Тем же летом в лагере я познакомился с K. XV, у которой были большие карие глаза, как у щенка, и о ней хотелось заботиться, но она не хотела, чтобы я о ней заботился, потому что она была очень независимой феминисткой, и я нравился ей потому, что она считала меня великим мыслителем своего поколения; но потом она решила, что я никогда не стану – снова цитирую – художником, и это, видимо, плохо, хотя я никогда и не заявлял, что я художник, и если ты меня внимательно слушала, то знаешь, что я сам признаю, что горшки лепить не умею.
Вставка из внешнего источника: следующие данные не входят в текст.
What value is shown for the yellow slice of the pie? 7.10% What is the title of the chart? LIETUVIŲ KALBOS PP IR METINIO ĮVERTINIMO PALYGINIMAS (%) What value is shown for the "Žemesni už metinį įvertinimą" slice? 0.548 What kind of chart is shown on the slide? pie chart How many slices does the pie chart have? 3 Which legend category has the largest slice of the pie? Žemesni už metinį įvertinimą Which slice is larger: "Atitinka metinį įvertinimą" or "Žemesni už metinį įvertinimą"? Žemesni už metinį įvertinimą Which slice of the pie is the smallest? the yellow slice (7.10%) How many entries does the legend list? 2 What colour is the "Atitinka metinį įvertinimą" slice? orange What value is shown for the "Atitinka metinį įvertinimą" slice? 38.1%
После ужасного затишья я встретил Катерину XVI на крыше отеля в Ньюарке, Нью-Джерси, во время Академического декатлона, когда учился в десятом классе; у нас был настолько бурный и страстный роман, какой только может случиться за четырнадцать часов во время Академического декатлона, то есть нам даже пришлось выгнать из комнаты трех ее соседей, чтобы там целоваться, но потом, когда я завоевал только девять золотых медалей, облажавшись в риторике, она бросила меня, потому что дома в Канзасе у нее был мальчик и она не хотела бросать его, так что бросить пришлось меня.
С Катериной XVII я познакомился, не буду врать, в Интернете, в январе следующего года; у нее был проколотый нос с кольцом, еще она знала много необычных слов, связанных с инди-роком, кстати, слово «инди» я узнал от нее, и было интересно слушать, как она рассуждает о музыке, а однажды я помог ей красить волосы, но потом, три недели спустя, она бросила меня, потому что я был эмо-ботаник, а она искала тру-эмо.
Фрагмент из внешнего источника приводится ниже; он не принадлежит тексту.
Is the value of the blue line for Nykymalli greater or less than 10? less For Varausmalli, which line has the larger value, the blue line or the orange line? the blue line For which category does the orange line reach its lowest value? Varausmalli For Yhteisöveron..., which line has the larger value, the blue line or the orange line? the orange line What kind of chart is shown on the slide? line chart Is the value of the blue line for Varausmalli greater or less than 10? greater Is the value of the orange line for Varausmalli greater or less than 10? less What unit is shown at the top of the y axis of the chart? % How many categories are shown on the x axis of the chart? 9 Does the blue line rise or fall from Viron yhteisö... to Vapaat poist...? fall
Хотя я избегаю использовать слово «сердце», если речь идет не об органе, перекачивающем кровь, Катерина XVIII, несомненно, разбила мне сердце, потому что я ее безумно любил с той самой секунды, как увидел на концерте, куда Гассан заставил меня сходить в летние каникулы; она была невысокой рыжей женщиной, которая терпеть не могла, когда ее называют девочкой, и я ей нравился; она понимала мою нерешительность, поэтому я на многое вознадеялся и писал ей очень длинные и ужасающе философские письма, а потом она бросила меня по электронной почте после всего двух свиданий и четырех поцелуев, и я продолжил писать ей очень длинные и ужасающе жалкие письма.
* * *
Всего через две недели после этого на пороге моего дома возникла Катерина I и вскоре стала K. XIX; она – хорошая девочка с добрым сердцем, которая любит помогать людям, и никто другой не заставлял мое сердце – боже, я не могу остановиться! – пылать, как это вышло с ней; я очень хотел, чтобы она всегда была рядом, но она переменчива, а я не уверен в себе – люди с такими характерами плохо подходят друг другу, но я все равно любил ее, думал только о ней и положил все свои яйца в ее корзину, и 343 дня спустя остался с пустой корзиной и бездонной дырой в животе, но теперь я решил, что буду вспоминать о ней как о хорошем человеке, с которым мы здорово проводили время, пока не попали в неисправимо плохое положение.
Мораль этой истории в том, что помнишь не то, что случилось. Наоборот, случается то, что ты помнишь. И вторая мораль этой истории, если у истории бывают две морали, в том, что Бросальщики ничем не хуже Брошенных. Расставание – это не то, что кто-то делает с тобой, а то, что происходит с вами обоими.
– И третья мораль этой истории, Умник, в том, что ты только что рассказал отличную историю и доказал, что, выслушивая истории бывших и нынешних работников «Гатшот Текстайлс», любой– любой! – сможет после нескольких уроков научиться рассказывать первоклассные истории.
– Когда я рассказал эту историю, дыра в моем животе заросла.
– Чего?
– Ничего. Так, мысли вслух.
– Вот кто нам на самом деле нравится. Люди, рядом с которыми можно думать вслух.
– Люди, которые были в наших тайных убежищах.
– Люди, при которых можно кусать большой палец.
– Привет.
– Привет.
– …
– …
– Ух ты. Моя первая Линдси.
– Мой второй Колин.
– Ух ты, здорово. Давай еще раз.
– Давай.
– …
– …
– …
– …
– …
– …
– …
– …
Поздно ночью они вместе вышли из пещеры, но поехали домой порознь, Колин – в Катафалке, Линдси – в розовом пикапе. Они снова поцеловались около дома, и этот поцелуй оказался очень приятным, как и обещала улыбка Линдси, а потом прошли в дом и уснули.
[эпилог, или глава о Линдси Ли Уэллс]
Колин проснулся с петухами, совершенно разбитый, и еще целый час лежал в постели, прежде чем спуститься вниз. Гассан уже сидел за дубовым столом, и перед ним лежала кипа бумаг. Колин заметил, что Холлис не спала на диване – может быть, у нее все же была своя спальня.